Copy out all the lines exactly. Omit pictures.

Extracted information =
◆ ◆ ◆ ◆ ◆

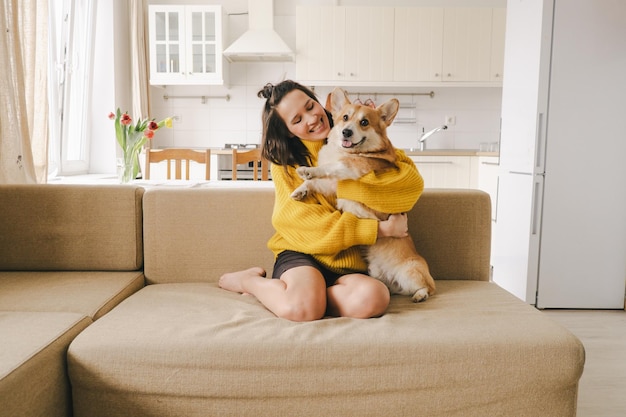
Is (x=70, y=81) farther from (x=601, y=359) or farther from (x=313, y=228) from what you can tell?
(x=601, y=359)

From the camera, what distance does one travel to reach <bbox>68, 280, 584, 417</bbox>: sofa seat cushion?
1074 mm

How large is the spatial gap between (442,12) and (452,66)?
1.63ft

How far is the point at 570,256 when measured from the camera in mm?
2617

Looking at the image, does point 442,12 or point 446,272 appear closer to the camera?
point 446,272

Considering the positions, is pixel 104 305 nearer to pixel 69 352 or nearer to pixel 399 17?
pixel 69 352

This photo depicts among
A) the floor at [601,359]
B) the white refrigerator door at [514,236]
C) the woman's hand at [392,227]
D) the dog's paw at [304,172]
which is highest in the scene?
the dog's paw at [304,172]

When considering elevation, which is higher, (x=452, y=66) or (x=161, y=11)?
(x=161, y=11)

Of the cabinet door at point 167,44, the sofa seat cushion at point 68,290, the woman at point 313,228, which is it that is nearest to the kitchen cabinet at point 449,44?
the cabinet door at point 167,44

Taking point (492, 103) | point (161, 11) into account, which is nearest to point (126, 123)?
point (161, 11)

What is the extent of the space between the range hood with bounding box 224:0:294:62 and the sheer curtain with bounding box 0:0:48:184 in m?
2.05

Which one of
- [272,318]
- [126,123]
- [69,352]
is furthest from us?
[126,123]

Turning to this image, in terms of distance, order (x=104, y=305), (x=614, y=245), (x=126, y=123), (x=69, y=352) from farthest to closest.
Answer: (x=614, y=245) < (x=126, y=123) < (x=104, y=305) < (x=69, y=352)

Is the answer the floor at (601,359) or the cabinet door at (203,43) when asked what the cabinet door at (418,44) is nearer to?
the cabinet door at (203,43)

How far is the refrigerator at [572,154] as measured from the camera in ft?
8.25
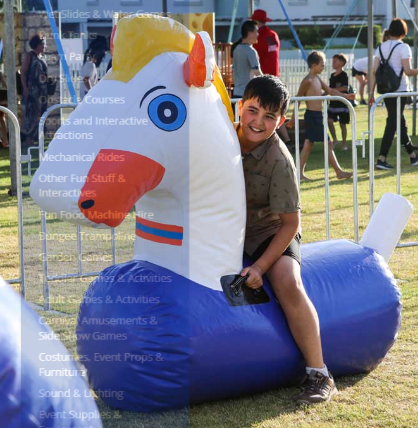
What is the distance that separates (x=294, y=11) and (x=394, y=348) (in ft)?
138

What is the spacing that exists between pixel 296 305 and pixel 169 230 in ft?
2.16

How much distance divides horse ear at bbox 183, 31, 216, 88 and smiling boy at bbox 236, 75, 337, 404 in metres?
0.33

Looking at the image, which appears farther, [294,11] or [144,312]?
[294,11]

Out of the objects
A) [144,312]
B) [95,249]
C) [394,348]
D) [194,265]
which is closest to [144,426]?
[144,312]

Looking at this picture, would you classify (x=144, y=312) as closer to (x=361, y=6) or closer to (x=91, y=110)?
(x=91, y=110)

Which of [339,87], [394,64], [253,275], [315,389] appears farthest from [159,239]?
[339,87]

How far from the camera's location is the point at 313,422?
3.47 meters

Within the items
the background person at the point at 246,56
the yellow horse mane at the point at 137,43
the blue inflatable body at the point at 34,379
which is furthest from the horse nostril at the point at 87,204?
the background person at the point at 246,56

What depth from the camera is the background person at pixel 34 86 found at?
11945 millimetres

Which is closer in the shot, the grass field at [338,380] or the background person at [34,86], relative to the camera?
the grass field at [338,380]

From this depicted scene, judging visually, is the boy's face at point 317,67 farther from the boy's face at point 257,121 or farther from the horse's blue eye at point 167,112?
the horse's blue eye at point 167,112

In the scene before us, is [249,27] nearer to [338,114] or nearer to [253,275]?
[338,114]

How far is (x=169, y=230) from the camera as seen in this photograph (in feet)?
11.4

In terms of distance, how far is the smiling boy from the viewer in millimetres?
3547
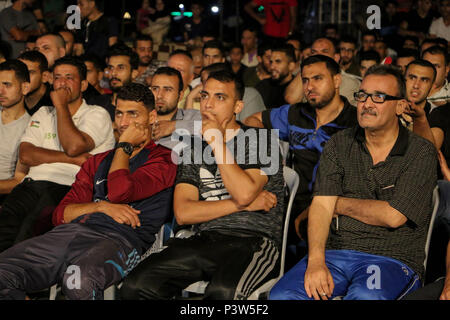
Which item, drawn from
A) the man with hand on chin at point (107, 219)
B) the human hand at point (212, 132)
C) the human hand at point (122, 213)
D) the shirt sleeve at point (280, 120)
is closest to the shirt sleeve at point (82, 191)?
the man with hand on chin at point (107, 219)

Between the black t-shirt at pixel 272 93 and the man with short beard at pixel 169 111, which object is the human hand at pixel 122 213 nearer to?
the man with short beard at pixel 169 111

◆ ◆ ◆ ◆ ◆

Output for this exercise =
Is (x=70, y=81) farther from (x=601, y=359) or farther from (x=313, y=228) from what you can tell?
(x=601, y=359)

From the camera, what distance does one travel to reach <bbox>68, 280, 584, 417</bbox>: sofa seat cushion?
1074 mm

How large is the spatial gap between (442,12) and (452,66)?
1.63ft

How far is the point at 570,256 when measured from the camera in mm?
2617

Looking at the image, does point 442,12 or point 446,272 appear closer to the camera?
point 446,272

Considering the positions, is pixel 104 305 nearer to pixel 69 352 or nearer to pixel 399 17?
pixel 69 352

This photo depicts among
A) the floor at [601,359]
B) the white refrigerator door at [514,236]
C) the woman's hand at [392,227]
D) the dog's paw at [304,172]
which is highest in the scene?
the dog's paw at [304,172]

When considering elevation, which is higher, (x=452, y=66) or (x=161, y=11)?
(x=161, y=11)

Of the cabinet door at point 167,44, the sofa seat cushion at point 68,290, the woman at point 313,228, which is it that is nearest to the kitchen cabinet at point 449,44?
the cabinet door at point 167,44

Taking point (492, 103) | point (161, 11) into account, which is nearest to point (126, 123)?
point (161, 11)

What is the extent of the space between the range hood with bounding box 224:0:294:62 and the sheer curtain with bounding box 0:0:48:184 in m?
2.05

Which one of
- [272,318]
- [126,123]
- [69,352]
is furthest from us?
[126,123]

Turning to this image, in terms of distance, order (x=104, y=305), (x=614, y=245), (x=126, y=123), (x=69, y=352) from farthest to closest.
Answer: (x=614, y=245) < (x=126, y=123) < (x=104, y=305) < (x=69, y=352)

Is the answer the floor at (601,359) or the cabinet door at (203,43) when asked what the cabinet door at (418,44) is nearer to?
the cabinet door at (203,43)

How far is the refrigerator at [572,154] as measured from the camera in ft?
8.25
What is the distance that separates (x=294, y=11) and (x=394, y=348) (in ft)?
138

What is the spacing that exists between pixel 296 305 and pixel 169 230 in ft?
2.16

How much distance divides horse ear at bbox 183, 31, 216, 88 and smiling boy at bbox 236, 75, 337, 404 in metres?
0.33

Looking at the image, which appears farther, [294,11] or [144,312]?
[294,11]

Out of the objects
A) [144,312]
B) [95,249]
C) [394,348]
D) [194,265]
which is closest to [144,426]?
[144,312]

Looking at this picture, would you classify (x=144, y=312) as closer to (x=361, y=6) or closer to (x=91, y=110)?
(x=91, y=110)

Which of [339,87], [394,64], [253,275], [315,389] appears farthest from [159,239]?
[339,87]

How far from the camera's location is the point at 313,422?
3.47 meters

Within the items
the background person at the point at 246,56
the yellow horse mane at the point at 137,43
the blue inflatable body at the point at 34,379
which is furthest from the horse nostril at the point at 87,204?
the background person at the point at 246,56

What depth from the camera is the background person at pixel 34 86 found at?
11945 millimetres

Which is closer in the shot, the grass field at [338,380] or the background person at [34,86], relative to the camera?
the grass field at [338,380]

From this depicted scene, judging visually, is the boy's face at point 317,67 farther from the boy's face at point 257,121 or farther from the horse's blue eye at point 167,112?
the horse's blue eye at point 167,112

In the scene before us, is [249,27] nearer to [338,114] or nearer to [253,275]?
[338,114]

How far is (x=169, y=230) from the camera as seen in this photograph (in feet)?
11.4

In terms of distance, how far is the smiling boy from the viewer in millimetres?
3547
Which item, drawn from
A) the man with hand on chin at point (107, 219)
B) the human hand at point (212, 132)
C) the human hand at point (122, 213)
D) the shirt sleeve at point (280, 120)
is closest to the shirt sleeve at point (82, 191)?
the man with hand on chin at point (107, 219)

Between the black t-shirt at pixel 272 93 and the man with short beard at pixel 169 111, which object is the human hand at pixel 122 213 nearer to?
the man with short beard at pixel 169 111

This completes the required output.